Un suivi du risque de cancer et du risque infectieux
L'étude est belge et avait pour objectif d'évaluer la sécurité d'emploi et les effets secondaires incluant les infections sévères et les cancers, de traitements par agents biologiques ou DMARDs chez des patients avec une polyarthrite rhumatoïde (PR).

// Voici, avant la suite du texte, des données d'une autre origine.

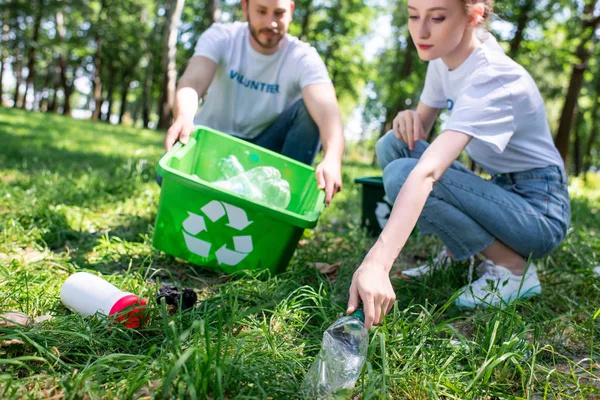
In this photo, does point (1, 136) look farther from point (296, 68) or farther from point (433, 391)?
point (433, 391)

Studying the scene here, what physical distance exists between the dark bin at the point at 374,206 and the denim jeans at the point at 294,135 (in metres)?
0.37

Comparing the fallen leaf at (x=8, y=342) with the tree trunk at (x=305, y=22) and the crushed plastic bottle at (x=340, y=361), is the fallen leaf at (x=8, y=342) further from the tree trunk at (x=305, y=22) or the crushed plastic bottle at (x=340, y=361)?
the tree trunk at (x=305, y=22)

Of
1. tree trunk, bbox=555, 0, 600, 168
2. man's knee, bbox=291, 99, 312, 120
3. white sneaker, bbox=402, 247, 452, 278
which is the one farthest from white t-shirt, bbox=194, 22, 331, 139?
tree trunk, bbox=555, 0, 600, 168

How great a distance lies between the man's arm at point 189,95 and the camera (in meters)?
2.24

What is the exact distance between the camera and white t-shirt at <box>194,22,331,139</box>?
289 centimetres

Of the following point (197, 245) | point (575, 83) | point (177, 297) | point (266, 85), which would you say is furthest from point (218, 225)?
point (575, 83)

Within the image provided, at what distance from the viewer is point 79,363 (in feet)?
4.32

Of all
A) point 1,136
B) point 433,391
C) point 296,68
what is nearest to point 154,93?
point 1,136

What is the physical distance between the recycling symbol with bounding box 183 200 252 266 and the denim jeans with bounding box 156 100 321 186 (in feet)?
2.74

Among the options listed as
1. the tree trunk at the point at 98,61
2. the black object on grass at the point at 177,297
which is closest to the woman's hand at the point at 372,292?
the black object on grass at the point at 177,297

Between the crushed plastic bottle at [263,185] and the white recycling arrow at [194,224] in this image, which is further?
the crushed plastic bottle at [263,185]

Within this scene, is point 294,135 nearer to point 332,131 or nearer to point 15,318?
point 332,131

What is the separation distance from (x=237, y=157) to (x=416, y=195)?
141cm

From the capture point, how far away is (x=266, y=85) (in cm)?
303
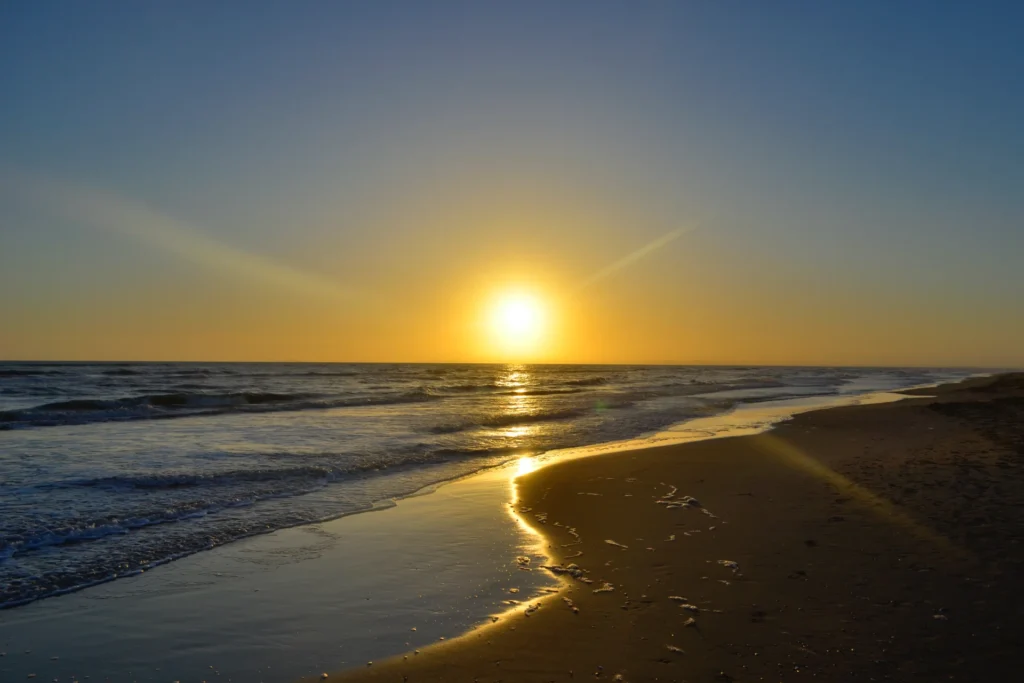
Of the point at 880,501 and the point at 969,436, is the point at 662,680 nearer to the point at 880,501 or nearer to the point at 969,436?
the point at 880,501

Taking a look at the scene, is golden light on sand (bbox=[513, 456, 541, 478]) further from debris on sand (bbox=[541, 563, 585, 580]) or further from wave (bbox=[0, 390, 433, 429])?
wave (bbox=[0, 390, 433, 429])

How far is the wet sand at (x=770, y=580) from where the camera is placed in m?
5.21

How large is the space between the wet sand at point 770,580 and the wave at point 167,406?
24.9 meters

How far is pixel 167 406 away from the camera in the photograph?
1486 inches

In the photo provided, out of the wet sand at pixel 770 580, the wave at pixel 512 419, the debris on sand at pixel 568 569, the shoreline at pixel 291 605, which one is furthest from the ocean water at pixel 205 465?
the debris on sand at pixel 568 569

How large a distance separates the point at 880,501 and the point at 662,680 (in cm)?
737

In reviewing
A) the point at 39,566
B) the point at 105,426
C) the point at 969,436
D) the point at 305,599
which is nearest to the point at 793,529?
the point at 305,599

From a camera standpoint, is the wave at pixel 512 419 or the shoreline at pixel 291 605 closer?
the shoreline at pixel 291 605

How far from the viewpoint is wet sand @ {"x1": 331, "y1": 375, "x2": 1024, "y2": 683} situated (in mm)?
5207

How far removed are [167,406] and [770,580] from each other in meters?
38.7

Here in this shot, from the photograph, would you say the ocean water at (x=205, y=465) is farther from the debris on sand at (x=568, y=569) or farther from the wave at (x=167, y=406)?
the debris on sand at (x=568, y=569)

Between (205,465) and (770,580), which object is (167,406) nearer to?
(205,465)

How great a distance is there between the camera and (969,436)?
734 inches

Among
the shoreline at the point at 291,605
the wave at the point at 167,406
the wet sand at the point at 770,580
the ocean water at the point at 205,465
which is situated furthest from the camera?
the wave at the point at 167,406
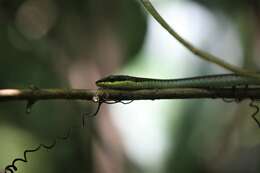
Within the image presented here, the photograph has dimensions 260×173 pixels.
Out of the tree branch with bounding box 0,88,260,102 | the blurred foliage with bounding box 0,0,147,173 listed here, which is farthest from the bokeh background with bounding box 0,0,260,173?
the tree branch with bounding box 0,88,260,102

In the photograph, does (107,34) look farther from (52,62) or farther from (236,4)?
(236,4)

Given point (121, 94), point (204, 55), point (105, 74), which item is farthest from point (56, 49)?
point (204, 55)

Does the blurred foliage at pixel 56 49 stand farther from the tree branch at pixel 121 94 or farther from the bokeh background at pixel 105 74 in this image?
the tree branch at pixel 121 94

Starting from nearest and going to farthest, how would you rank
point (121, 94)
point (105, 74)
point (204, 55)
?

Le recours aux agents biologiques tels que les anti-TNF s'opère généralement pour améliorer le pronostic des patients qui ne répondent pas de façon adéquate aux DMARDs. Cette option permet dans un certain nombre de cas d'atteindre la rémission, mais elle n'est pas sans risques. Deux complications majeures sont préoccupantes, le risque infectieux et le risque de cancers, pour la classe des agents biologiques (anti-TNF ...) et dans une moindre mesure pour celle des DMARDs. L'étude1 a inclus 1.143 patients (âge moyen: 50,3 ans, 74% de femmes, 75% traités par corticostéroïdes, 7% avec un diabète) traités et suivis aux Cliniques Universitaires St Luc, dont les dossiers ont été analysés à la recherche d'une infection sévère ou d'un cancer. Des sous-catégories ont été créées pour identifier le cas échéant le type d'infection et/ou de cancers. Le groupe contrôle est constitué de patients qui n'ont jamais été mis sous agents biologiques. On observe 226 infections sévères dans le groupe sous agents biologiques, avec un IR de 4,89 événements/ 100 patients-années (IRR = 2,1, CI 95% 1,7-2,5) comparés à 168 infections et 2,35 événements/ 100 patients-années chez ceux traités par DMARDs. Dans le groupe sous agents biologiques, le risque est accru pour les infections cutanées, musculo-squelettiques, pulmonaires, urinaires, mycobactériennes et à base de virus herpès zoster. Le risque relatif associé à l'usage des agents biologiques dans le traitement de la PR pour le développement d'un cancer est de 1 sans aucune différence significative sur un type éventuel de cancer.
Plus d'infections
En conclusion, cette étude confirme l'accroissement significatif de l'incidence des infections sévères chez les patients exposés à des agents biologiques. Par contre, avec un suivi moyen de 11 ans, aucun risque significatif de développement d'un cancer n'est observé. De nouvelles études sont maintenant nécessaires pour voir comment il est possible de mieux prévenir ces infections sévères chez ces patients.